1970/1980
January 13 - February 24, 2018















The year 2018, which opens with a cold, snowy Montreal, marks the 30th anniversary of Galerie Trois Points. Dynamic and strongly rooted in the present, the gallery wishes to take advantage of this moment to celebrate older but still highly current practices. It is with great pleasure that we go back to the years 1970-1980 of Richard Mill’s practice, revisiting the production of this uncompromising and precursor artist, faithful to the gallery since its very beginning.
Irreducible – and sometimes insubordinate – painter, Richard Mill has established himself as one of the great artists of his time through a work of rare finesse, exceptional technique and strong intelligence.
In the past as well as today, Mill works almost exclusively on large formats: the painting is measured to the man in all its height.
For Richard Mill, the 1970s is the decade of large black monochromatic paintings, a minimalism clearly influenced by the American school. Very early, the artist immersed himself in painting whose means and pitfalls he clearly understands. As Gilles Daigneault pointed out in Le Devoir in 1982, Mill “subtly animates the surface by multiplying the reading fields with references to history, that of painting as his own”. The 1970s, for Richard Mill, are those of sometimes risky exhibitions that have shocked many, at Joliet (Quebec) and Curzi (Montreal) galleries ; these are the years of important solo exhibitions among which those at the Museum of Contemporary Art of Montreal, the Musée du Québec (now Musée national des beaux-arts du Québec) and at the Canadian Cultural Center in Paris.
The 1980’s will see in Mill a burst of the surface – remaining as objective – and the introduction of color. The artist is still innovating: the painting is being worn by a much more geometrical organization, structured with colorful triangular and rectangular shapes, separated by thin bands of raw canvas, spared from painting. Mill dares to intermingle interventions evoking abstract expressionism with others recalling the post-painterly abstraction of Kenneth Noland or Morris Louis.

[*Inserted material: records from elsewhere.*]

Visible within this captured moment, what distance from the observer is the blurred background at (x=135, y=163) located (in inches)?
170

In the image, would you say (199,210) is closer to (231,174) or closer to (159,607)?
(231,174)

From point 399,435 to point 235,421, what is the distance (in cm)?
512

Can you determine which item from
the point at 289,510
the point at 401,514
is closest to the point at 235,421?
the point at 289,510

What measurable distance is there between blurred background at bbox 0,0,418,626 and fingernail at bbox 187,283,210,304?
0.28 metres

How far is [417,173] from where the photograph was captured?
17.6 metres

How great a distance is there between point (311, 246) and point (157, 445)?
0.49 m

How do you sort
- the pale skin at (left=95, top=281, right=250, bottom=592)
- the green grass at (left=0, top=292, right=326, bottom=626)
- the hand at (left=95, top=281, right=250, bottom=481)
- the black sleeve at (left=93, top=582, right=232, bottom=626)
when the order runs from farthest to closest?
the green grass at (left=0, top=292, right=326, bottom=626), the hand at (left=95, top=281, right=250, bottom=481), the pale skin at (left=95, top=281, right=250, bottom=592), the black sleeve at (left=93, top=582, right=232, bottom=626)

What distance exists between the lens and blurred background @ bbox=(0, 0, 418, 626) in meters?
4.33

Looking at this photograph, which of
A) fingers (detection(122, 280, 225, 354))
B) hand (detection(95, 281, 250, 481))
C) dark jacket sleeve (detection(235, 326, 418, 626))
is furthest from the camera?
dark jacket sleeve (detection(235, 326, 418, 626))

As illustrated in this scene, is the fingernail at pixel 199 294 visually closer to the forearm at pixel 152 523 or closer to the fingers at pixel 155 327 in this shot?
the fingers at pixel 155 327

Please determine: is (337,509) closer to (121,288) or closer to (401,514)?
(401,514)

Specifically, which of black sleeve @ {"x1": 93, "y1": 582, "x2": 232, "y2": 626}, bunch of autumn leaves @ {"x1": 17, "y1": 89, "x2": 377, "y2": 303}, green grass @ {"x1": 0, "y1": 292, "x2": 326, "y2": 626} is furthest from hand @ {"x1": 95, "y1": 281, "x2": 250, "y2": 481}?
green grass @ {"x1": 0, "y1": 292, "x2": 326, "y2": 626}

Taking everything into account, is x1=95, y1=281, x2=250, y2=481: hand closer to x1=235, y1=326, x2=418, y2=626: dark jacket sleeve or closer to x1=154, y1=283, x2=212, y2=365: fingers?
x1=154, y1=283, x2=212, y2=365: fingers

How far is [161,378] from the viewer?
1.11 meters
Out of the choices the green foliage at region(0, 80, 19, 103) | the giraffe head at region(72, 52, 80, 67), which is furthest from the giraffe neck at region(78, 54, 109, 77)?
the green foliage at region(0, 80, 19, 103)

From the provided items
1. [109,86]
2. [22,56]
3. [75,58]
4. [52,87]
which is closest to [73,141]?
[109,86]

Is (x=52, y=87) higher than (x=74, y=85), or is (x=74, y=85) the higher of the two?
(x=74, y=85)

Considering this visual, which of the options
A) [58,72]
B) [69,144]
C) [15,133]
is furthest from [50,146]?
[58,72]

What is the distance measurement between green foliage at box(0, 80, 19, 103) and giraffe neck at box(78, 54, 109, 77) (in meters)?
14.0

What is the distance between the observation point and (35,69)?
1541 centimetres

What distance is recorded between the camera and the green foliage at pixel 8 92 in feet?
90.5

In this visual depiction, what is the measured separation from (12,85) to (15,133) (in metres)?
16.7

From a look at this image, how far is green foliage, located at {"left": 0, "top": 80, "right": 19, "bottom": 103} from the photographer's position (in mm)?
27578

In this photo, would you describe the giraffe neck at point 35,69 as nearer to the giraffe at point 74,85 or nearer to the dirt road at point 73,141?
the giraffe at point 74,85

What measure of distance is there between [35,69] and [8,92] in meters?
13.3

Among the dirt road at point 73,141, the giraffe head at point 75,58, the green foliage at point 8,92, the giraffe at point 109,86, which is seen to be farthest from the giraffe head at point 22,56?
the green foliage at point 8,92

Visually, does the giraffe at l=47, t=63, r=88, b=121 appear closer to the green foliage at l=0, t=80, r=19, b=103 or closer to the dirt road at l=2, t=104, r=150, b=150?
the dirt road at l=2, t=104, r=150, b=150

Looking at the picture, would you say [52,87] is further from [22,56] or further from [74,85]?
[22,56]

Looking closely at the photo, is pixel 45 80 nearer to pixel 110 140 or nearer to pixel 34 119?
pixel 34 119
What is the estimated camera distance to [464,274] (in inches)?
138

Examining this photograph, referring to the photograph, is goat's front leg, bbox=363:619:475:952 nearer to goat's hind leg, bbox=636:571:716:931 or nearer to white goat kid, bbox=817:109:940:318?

Born in Quebec City in 1949, Richard Mill lives and works there. Considered one of the most important painters of his generation, his works are part of major private, public and museum collections, namely those of the Museum of Contemporary Art of Montreal, the Musée national des beaux-arts du Québec, the Montreal Museum of Fine Arts, the Joliette Museum of Art, the Rimouski Regional Museum and the Canada Art Bank.